Pau Gasol has yet to take the floor this season. The veteran big man underwent foot surgery during the 2019 postseason, when he was a member of the Milwaukee Bucks, and during the summer, Gasol joined the Portland Trail Blazers. There’s no word on when we’ll see the future Hall of Fame inductee suit up for his new squad for the first time.
Sitting on the sideline has let Gasol experience basketball as more of an observer this year. Between this and the fact that he’s been around the game forever — he came into the league after getting selected in the 2011 NBA Draft — Gasol has watched a whole lot of ball. In an interview with Spanish newspaper Marca, he was asked about the way the game has evolved over the years, and his answer wasn’t necessarily positive.
Basically, Gasol said basketball has lost something with how it has changed during the pace-and-space era, going as far as to say that the NBA “has lost the beauty of the game.”
“It has changed a lot,” Gasol said. “For me, the big change is the game itself. There are very fast shots, very short possessions, few passes in each attack. There are many hasty shots. When I was younger, some of the shots that are attempted today would have seen the coach send you to the bench as a punishment. Now it is encouraged to shoot in the first eight seconds of possession. It has lost the beauty of the game, the purity it had, the fact of moving the ball from one side to the other, the ball inside-outside, which was to play with two in the post. Now there are times when there are teams that play with five small guys. [Mario] Hezonja played the other day as centre with us.”
This isn’t exactly a new argument, as plenty of folks have lamented that teams have opted to go small and place a premium on hoisting up threes and getting shots in the rim as opposed to a more passing-friendly, egalitarian approach that includes big men going to work in the paint.

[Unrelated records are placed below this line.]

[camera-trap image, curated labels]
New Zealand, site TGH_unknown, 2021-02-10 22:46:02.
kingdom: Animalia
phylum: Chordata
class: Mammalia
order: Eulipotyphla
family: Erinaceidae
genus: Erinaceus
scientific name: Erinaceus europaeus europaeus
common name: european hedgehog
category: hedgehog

Where Gasol goes a bit farther than most is by saying this is not, necessarily, a trend that’s unique to basketball.
“I want to keep fighting, I think you can win by playing with two tall players,” Gasol said. “I wish I could contribute to this theory, really, in the time I have left as a player. The fact is that the NBA likes this dynamism, this speed. This is how society and the world in general are evolving. Everything is like that, everything is more dynamic, faster.”
The good news for Gasol is that Portland has a collection of bigger dudes, especially when Jusuf Nurkic also comes back from injury. Perhaps they’ll be able to test his theory about multiple tall player being able to win games in the modern NBA.